Jimena Sarno was set to have her sculpture and sound installation, taracatá trabaja, featured in the Massachusetts Museum of Contemporary Art (MASS MoCA) in March of 2020.
“It was going to be a performance with four singers. We had tickets and everything. A week before leaving, the lockdown started.”
Sarno, a multidisciplinary artist and educator based in Los Angeles, tells an all too familiar reality for many artists at the start of the pandemic, when in-person exhibits and gallery shows were postponed or cut short due to the global COVID-19 crisis. Fortunately, Sarno’s show ended up getting extended and is now going until October. But, the piece will not include the performance aspect, which completely removes the sonic portion of the installation.

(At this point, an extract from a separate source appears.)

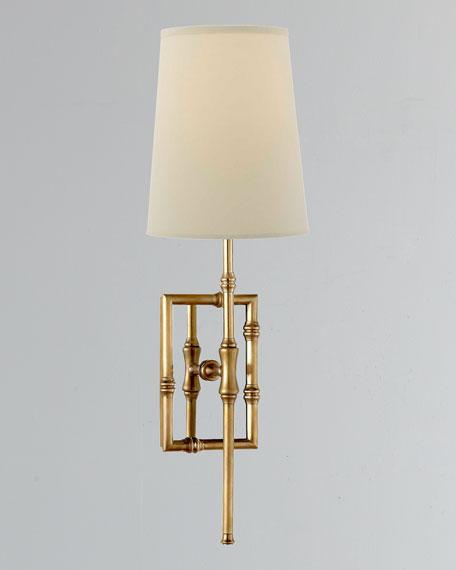 Grenol Single-Light Modern Bamboo Sconce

Artists around the world, including the Los Angeles area, have struggled to showcase their work in the way that it’s intended. No matter the work’s initial medium, it has been particularly difficult for artists to translate their work online or in a socially distant context, especially when the world has gone virtual in almost all ways.
“There’s just a real burnout of screen time right now,” says Sarno.
At the beginning of the pandemic, Sarno says that there seemed to be a “glimmer of hope” for a structural change within the art market. As stay-at-home orders persisted though, no member of the art world could predict when or if in-person viewing was even coming back. This notion caused many art institutions to start shifting to online formats and have their artists create digitally at a rapid speed.
“Institutions were pressured to have digital content and continue to produce and push to reopen. So, I think that sort of glimmer of hope for change dwindled; now, we are expected to produce work at the same rate, as if nothing happened, and present it in a digital format.”
Many artists in Los Angeles, including Sarno, have to work more than full-time in order to sustain a living, even under normal circumstances. This can mean teaching multiple art classes virtually at colleges and universities on top of continuing their artistic practice.
Casey Reas, a multimedia artist and art educator at the University of California, Los Angeles, had to turn down my request for an interview, because he was so overextended with work.
Reas said over email: “For me, the pandemic has made teaching far more complicated and has increased childcare responsibilities with remote school. These changes have led to my need to decline your invitation.”
This is the case for a lot of artists with families who are also art educators. Jean Robison, also a multimedia artist and a professor at the Roski School of Art and Design within the University of Southern California, expressed her difficulties in trying to balance her role as a mother, teacher and artist.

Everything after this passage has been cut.